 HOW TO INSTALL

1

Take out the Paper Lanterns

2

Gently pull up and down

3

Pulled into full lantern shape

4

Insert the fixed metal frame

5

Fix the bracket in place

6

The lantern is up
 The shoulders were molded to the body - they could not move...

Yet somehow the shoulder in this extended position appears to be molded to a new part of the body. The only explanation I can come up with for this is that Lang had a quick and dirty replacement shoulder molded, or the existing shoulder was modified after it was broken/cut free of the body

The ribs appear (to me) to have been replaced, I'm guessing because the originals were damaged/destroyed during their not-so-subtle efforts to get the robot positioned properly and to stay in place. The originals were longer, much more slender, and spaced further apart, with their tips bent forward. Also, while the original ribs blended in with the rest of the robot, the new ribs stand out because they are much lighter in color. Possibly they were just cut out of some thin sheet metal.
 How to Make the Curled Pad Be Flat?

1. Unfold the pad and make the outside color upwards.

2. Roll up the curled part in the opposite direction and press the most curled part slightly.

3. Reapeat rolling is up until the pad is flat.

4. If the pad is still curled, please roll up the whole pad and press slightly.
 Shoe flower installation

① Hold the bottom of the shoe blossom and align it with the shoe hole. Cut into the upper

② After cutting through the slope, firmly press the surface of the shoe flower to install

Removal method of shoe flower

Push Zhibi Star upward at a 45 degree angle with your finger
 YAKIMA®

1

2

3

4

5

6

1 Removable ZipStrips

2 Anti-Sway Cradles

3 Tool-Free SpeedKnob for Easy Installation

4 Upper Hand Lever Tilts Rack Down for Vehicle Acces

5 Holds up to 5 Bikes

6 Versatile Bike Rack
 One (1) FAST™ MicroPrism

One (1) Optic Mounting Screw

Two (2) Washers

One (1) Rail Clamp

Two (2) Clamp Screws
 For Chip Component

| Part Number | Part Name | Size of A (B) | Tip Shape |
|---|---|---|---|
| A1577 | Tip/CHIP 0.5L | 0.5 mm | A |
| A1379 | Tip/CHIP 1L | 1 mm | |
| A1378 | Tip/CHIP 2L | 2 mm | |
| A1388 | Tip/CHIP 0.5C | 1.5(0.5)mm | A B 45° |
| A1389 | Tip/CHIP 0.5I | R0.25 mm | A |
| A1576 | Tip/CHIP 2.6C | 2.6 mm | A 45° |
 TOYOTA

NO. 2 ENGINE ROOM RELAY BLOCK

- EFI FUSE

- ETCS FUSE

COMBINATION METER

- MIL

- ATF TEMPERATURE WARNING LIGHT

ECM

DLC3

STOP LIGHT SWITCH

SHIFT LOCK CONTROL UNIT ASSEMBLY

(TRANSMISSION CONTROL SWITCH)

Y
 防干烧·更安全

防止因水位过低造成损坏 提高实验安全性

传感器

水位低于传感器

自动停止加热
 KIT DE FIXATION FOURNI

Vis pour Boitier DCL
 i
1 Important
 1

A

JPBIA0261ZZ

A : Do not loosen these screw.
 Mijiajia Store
++++++++
_PROBLEM_
The records above are to be copied in full, exactly as written.

_ANSWER SPACE_
 HOW TO INSTALL

1

Take out the Paper Lanterns

2

Gently pull up and down

3

Pulled into full lantern shape

4

Insert the fixed metal frame

5

Fix the bracket in place

6

The lantern is up
 The shoulders were molded to the body - they could not move...

Yet somehow the shoulder in this extended position appears to be molded to a new part of the body. The only explanation I can come up with for this is that Lang had a quick and dirty replacement shoulder molded, or the existing shoulder was modified after it was broken/cut free of the body

The ribs appear (to me) to have been replaced, I'm guessing because the originals were damaged/destroyed during their not-so-subtle efforts to get the robot positioned properly and to stay in place. The originals were longer, much more slender, and spaced further apart, with their tips bent forward. Also, while the original ribs blended in with the rest of the robot, the new ribs stand out because they are much lighter in color. Possibly they were just cut out of some thin sheet metal.
 How to Make the Curled Pad Be Flat?

1. Unfold the pad and make the outside color upwards.

2. Roll up the curled part in the opposite direction and press the most curled part slightly.

3. Reapeat rolling is up until the pad is flat.

4. If the pad is still curled, please roll up the whole pad and press slightly.
 Shoe flower installation

① Hold the bottom of the shoe blossom and align it with the shoe hole. Cut into the upper

② After cutting through the slope, firmly press the surface of the shoe flower to install

Removal method of shoe flower

Push Zhibi Star upward at a 45 degree angle with your finger
 YAKIMA®

1

2

3

4

5

6

1 Removable ZipStrips

2 Anti-Sway Cradles

3 Tool-Free SpeedKnob for Easy Installation

4 Upper Hand Lever Tilts Rack Down for Vehicle Acces

5 Holds up to 5 Bikes

6 Versatile Bike Rack
 One (1) FAST™ MicroPrism

One (1) Optic Mounting Screw

Two (2) Washers

One (1) Rail Clamp

Two (2) Clamp Screws
 For Chip Component

| Part Number | Part Name | Size of A (B) | Tip Shape |
|---|---|---|---|
| A1577 | Tip/CHIP 0.5L | 0.5 mm | A |
| A1379 | Tip/CHIP 1L | 1 mm | |
| A1378 | Tip/CHIP 2L | 2 mm | |
| A1388 | Tip/CHIP 0.5C | 1.5(0.5)mm | A B 45° |
| A1389 | Tip/CHIP 0.5I | R0.25 mm | A |
| A1576 | Tip/CHIP 2.6C | 2.6 mm | A 45° |
 TOYOTA

NO. 2 ENGINE ROOM RELAY BLOCK

- EFI FUSE

- ETCS FUSE

COMBINATION METER

- MIL

- ATF TEMPERATURE WARNING LIGHT

ECM

DLC3

STOP LIGHT SWITCH

SHIFT LOCK CONTROL UNIT ASSEMBLY

(TRANSMISSION CONTROL SWITCH)

Y
 防干烧·更安全

防止因水位过低造成损坏 提高实验安全性

传感器

水位低于传感器

自动停止加热
 KIT DE FIXATION FOURNI

Vis pour Boitier DCL
 i
1 Important
 1

A

JPBIA0261ZZ

A : Do not loosen these screw.
 Mijiajia Store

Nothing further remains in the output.